Terrorismus mehr bekämpfen

London – Anläßlich seines Staatsbesuches in Großbritannien  warf der saudi-arabische König Abdullah der englischen Regierung vor, daß sie den Terrorismus nicht genügend bekämpfe. So habe London 2005 nicht auf Geheimdienstinformationen aus dem arabischen Land reagiert, die geholfen hätten, die Anschläge vom 7. Juli 2005 zu verhindern, bei denen 52 Menschen ums Leben kamen.

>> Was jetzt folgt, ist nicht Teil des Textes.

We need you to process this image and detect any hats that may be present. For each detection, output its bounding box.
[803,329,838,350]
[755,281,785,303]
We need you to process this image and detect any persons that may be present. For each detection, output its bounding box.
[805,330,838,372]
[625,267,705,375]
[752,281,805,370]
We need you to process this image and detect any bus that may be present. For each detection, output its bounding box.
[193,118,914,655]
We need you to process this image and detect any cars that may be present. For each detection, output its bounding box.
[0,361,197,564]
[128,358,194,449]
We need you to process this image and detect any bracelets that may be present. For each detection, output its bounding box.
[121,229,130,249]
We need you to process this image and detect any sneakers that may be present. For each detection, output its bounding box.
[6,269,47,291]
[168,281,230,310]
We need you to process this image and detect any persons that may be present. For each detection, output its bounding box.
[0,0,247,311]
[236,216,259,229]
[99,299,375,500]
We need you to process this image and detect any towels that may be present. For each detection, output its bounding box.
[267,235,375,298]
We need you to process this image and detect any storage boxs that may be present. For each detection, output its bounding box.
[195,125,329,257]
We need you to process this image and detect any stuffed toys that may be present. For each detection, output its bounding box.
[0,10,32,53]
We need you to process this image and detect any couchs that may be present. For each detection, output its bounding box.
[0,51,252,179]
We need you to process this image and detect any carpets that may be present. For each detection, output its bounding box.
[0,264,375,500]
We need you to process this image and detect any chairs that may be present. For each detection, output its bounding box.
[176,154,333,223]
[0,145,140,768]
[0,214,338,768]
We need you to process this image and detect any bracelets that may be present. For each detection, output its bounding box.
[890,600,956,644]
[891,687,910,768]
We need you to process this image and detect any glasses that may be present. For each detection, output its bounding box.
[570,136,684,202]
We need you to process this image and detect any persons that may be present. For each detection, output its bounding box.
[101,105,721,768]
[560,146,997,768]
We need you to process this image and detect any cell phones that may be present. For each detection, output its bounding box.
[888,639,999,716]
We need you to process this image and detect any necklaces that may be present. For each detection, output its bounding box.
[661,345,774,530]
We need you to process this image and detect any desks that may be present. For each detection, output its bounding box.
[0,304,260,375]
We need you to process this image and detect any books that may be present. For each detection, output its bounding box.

Allerdings, so räumte der König ein, gebe es auch in seinem Land Versäumnisse bei der Bekämpfung des internationalen Terrorismus. Er gehe davon aus, so der Monarch gegenüber der BBC, daß die vollständige Zerschlagung von El Kaida und Co. noch 20 bis 30 Jahre benötigen wird. Der umstrittene Besuch Abdullahs ist der erste eines saudischen Königs in Großbritannien seit 20 Jahren.

 

»Genozid für Kuba«

Havanna – Kuba fordert auf der UN-Vollversammlung die Beendigung der US-Blockade. „Die Blockade ist für uns ein Genozid“, heißt es aus Kuba, da Wirtschaft, Kultur und Gesundheitswesen betroffen seien.

 

Zumindest keine Todesstrafe

Osnabrück – „Ich bin überhaupt nicht für die Todesstrafe wegen des Abfalls vom Islam“, wehrte sich der ägyptische Minister für die religiösen Stiftungen, Mahmoud Zakzouk, im Rahmen der „Osnabrücker Friedensgespräche“. Allerdings sprechen derzeit immer wieder bekannt werdende Fälle von Übergriffen von Muslimen auf koptische Christen in Ägypten zumindest dafür, daß das Nebeneinander keineswegs konfliktfrei ist.